■ Task 1:
Retype the bounding-box entries that follow the discussion of the crowd's cheering, keeping every line exactly as it stands and leaving the pictures out of your answer.
[start of Given text]
The crowd clapping and cheering approvingly at his example of how not to think is a great moment.


Around 13:30? Was your take that they were misunderstanding him and cheering approvingly at the huge stupid lane-blocking SUVs with religious or patriotic stickers?

I had the opposite take. They got him and were cheering his rant.


I'm assuming from DFW's reaction, the crowd most definitely missed his point.


I might be wrong since you and (presumably) jstx1 see it that way.

I heard his follow on joke. I took it as a joke.

It was funny because he knew they were cheering his rant, but he pretends for a moment that they were cheering that target of his rant.

So (loudest members of) the audience didn't get it, but we all do? Hmm. Doesn't seem likely.


You've misunderstood somewhere. The audience was cheering his rant, and he chides them for it. His message was to not think like the way he was in his rant.


Or, in keeping with the content: did you consider that you might have misunderstood?
[end of Given text]
[start of Dataset records]
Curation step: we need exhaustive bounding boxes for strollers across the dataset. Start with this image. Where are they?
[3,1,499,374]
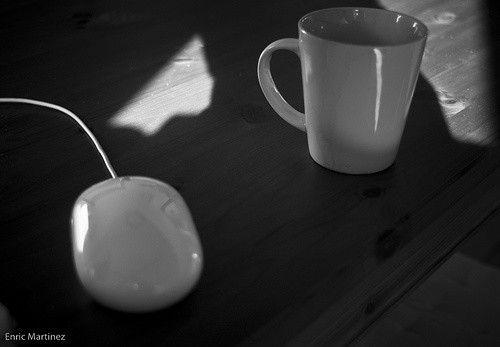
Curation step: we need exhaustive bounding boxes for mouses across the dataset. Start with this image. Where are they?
[70,172,204,312]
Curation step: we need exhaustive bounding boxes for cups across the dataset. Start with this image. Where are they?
[end of Dataset records]
■ Task 2:
Echo word for word the stretch of the crowd-cheering discussion from "I heard his" through "in his rant.".

■ Complete response 1:
Curation step: we need exhaustive bounding boxes for strollers across the dataset. Start with this image. Where are they?
[3,1,499,374]
Curation step: we need exhaustive bounding boxes for mouses across the dataset. Start with this image. Where are they?
[70,172,204,312]
Curation step: we need exhaustive bounding boxes for cups across the dataset. Start with this image. Where are they?

■ Complete response 2:
I heard his follow on joke. I took it as a joke.

It was funny because he knew they were cheering his rant, but he pretends for a moment that they were cheering that target of his rant.

So (loudest members of) the audience didn't get it, but we all do? Hmm. Doesn't seem likely.


You've misunderstood somewhere. The audience was cheering his rant, and he chides them for it. His message was to not think like the way he was in his rant.